Третий том «Истории русской литературы» посвящен литературе второй половины прошлого века (1856–1881), эпохе могущества расцвета русского реализма и его мировой славы.
Ничего нет парадоксального в том, что «практик» Трензинский, поучающий «поэта» и «идеалиста», выше всех философов и систематиков ставит Шекспира. Его покоряет широта понимания и видения Шекспира, полное отсутствие формализма, острое ощущение того, что в XIX в. обычно называли живой жизнью: «Живая индивидуальность – вот порог, за который цепляется ваша философия, и Шекспир, бессомненно, лучше всех философов, от Анаксагора до Гегеля, понимал своим путем это необъятное море противоречий, борений, добродетелей, пороков, увлечений, прекрасного и гнусного – море, заключенное в маленьком пространстве от диафрагмы до черепа и спаянное неразрывно в живой индивидуальности…» (I, 314). Слова Трензинского о Шекспире почти совершенно стирают грань между его особенным скептицизмом и реальным мировоззрением Герцена. Да он очень во многом и есть сам Герцен, но переболевший уже романтизмом и идеализмом: в диалоге встретились две эпохи его жизни, а соответственно и два мировоззрения; авторское разъяснительное прямое слово не оставляет никаких сомнений, какое из них представляется Герцену действенным, истинным и современным. Скептицизм Трензинского не ведет к пустоте, не погружает человека в отчаяние. Ум Трензинского – резкий и охлажденный, как ум любимого Герценом пушкинского героя. Парадоксы и странные мнения Трензинского, смущающие поэтический, мечтательный ум молодого человека, – трезвые истины, странные лишь для тех, кто не привык к анализу, слепо верит в идолы и кумиры.

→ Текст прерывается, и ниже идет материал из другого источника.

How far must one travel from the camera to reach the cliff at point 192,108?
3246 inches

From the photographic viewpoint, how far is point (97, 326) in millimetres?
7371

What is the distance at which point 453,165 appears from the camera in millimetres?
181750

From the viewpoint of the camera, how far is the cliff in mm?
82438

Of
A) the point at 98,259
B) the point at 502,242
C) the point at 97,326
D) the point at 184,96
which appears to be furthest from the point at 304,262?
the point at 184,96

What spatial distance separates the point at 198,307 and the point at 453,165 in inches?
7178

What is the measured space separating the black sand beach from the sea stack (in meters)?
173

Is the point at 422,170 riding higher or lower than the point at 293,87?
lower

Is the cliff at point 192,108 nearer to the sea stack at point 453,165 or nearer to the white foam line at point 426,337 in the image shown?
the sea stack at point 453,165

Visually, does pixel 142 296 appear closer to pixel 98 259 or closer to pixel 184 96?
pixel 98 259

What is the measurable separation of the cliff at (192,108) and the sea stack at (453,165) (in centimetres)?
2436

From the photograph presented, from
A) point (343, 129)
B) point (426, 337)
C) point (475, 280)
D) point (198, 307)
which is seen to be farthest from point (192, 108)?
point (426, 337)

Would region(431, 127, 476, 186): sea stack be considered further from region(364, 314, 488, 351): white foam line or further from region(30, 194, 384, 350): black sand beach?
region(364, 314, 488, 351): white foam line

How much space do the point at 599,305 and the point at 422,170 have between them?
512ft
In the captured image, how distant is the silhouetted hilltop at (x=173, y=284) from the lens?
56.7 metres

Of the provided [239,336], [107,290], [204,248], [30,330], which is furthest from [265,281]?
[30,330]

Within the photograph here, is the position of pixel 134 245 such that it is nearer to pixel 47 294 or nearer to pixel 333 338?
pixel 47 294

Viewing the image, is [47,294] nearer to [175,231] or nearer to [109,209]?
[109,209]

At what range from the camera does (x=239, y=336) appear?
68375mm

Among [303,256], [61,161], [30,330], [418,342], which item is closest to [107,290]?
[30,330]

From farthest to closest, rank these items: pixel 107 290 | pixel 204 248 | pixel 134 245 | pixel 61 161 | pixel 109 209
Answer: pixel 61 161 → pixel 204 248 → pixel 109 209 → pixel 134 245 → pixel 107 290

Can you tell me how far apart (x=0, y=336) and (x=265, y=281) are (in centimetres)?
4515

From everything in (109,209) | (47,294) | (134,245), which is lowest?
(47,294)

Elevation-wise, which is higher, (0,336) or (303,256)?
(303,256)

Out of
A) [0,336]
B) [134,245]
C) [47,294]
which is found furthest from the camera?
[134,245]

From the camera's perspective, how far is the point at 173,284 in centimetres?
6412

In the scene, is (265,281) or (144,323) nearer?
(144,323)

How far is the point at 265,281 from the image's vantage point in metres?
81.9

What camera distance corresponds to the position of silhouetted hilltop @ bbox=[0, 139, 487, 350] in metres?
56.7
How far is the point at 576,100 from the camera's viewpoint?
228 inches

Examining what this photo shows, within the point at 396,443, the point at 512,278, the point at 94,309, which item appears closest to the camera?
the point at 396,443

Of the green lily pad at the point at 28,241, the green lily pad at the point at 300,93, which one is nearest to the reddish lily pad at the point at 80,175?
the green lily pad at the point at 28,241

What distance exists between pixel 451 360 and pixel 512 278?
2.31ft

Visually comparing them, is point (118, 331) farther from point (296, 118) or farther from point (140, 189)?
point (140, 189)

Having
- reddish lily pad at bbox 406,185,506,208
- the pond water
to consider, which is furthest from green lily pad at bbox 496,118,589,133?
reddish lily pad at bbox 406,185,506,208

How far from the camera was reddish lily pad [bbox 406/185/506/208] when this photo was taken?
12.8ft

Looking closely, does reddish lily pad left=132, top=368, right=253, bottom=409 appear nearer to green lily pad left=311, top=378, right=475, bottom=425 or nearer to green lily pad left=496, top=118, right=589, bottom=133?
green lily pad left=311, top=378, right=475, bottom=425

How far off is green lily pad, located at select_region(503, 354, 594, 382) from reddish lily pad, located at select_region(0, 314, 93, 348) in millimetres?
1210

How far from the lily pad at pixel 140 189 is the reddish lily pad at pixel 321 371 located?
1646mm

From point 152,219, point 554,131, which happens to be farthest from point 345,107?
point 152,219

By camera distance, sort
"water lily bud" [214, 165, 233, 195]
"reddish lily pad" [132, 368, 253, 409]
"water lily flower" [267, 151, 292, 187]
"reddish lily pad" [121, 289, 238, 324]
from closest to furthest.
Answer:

Доктор Крупов из одноименной повести, вызвавшей восторги современников, надолго вошедшей в их сознание (характерны упоминания герценовского героя и его теории в публицистике Достоевского 60-х гг.), гораздо в меньшей степени alter ego автора, чем Трензинский и чудак из «Капризов и раздумья». Это вполне и всесторонне объективированный герой со своей несложной и в общих чертах изложенной биографией, прямо приведшей его к теории о безумии человечества. Если в связи со скептицизмом Трензинского вспоминается, хотя бы и для противопоставления, Юм, философ, чью скептическую теорию познания хорошо корректирует гуманное высоконравственное начало, то теория Крупова скорее соотнесена с философией истории Гоббса. Рассуждения Крупова эмоционально окрашены – они печальны и безнадежны: «черная сторона жизни» в повести не преобладает даже, а только одна и присутствует. Теория Крупова универсальна и изложена с мужественной последовательностью. «История доселе остается непонятною от ошибочной точки зрения. Историки, будучи большею частию не врачами, не знают, на что обращать внимание; они стремятся везде выставить после придуманную разумность и необходимость всех народов и событий; совсем напротив, надобно на историю взглянуть с точки зрения патологии, надобно взглянуть на исторические лица с точки зрения <…> нелепости и ненужности <…> Впрочем, в наш образованный век стыдно доказывать простую мысль, что история – аутобиография сумасшедшего» (IV, 264). Это свифтовский способ видения мира.[236] В «объяснительном прибавлении» к повести, написанном от лица героя, Герцен вскрывает полемическую окраску теории Крупова, прямо указывая на объекты полемики: романтизм, аристократизм, национализм. Очень прозрачно там же прозвучали и вызывающие слова, что хотя герой средств лечения и не представил, но это больше потому, что «далеко не все сказал». Ограничившись констанцией полемически-памфлетной сути повести и ясным намеком на радикальное средство лечения мира, Герцен завершил рассказ горькой и невеселой шуткой.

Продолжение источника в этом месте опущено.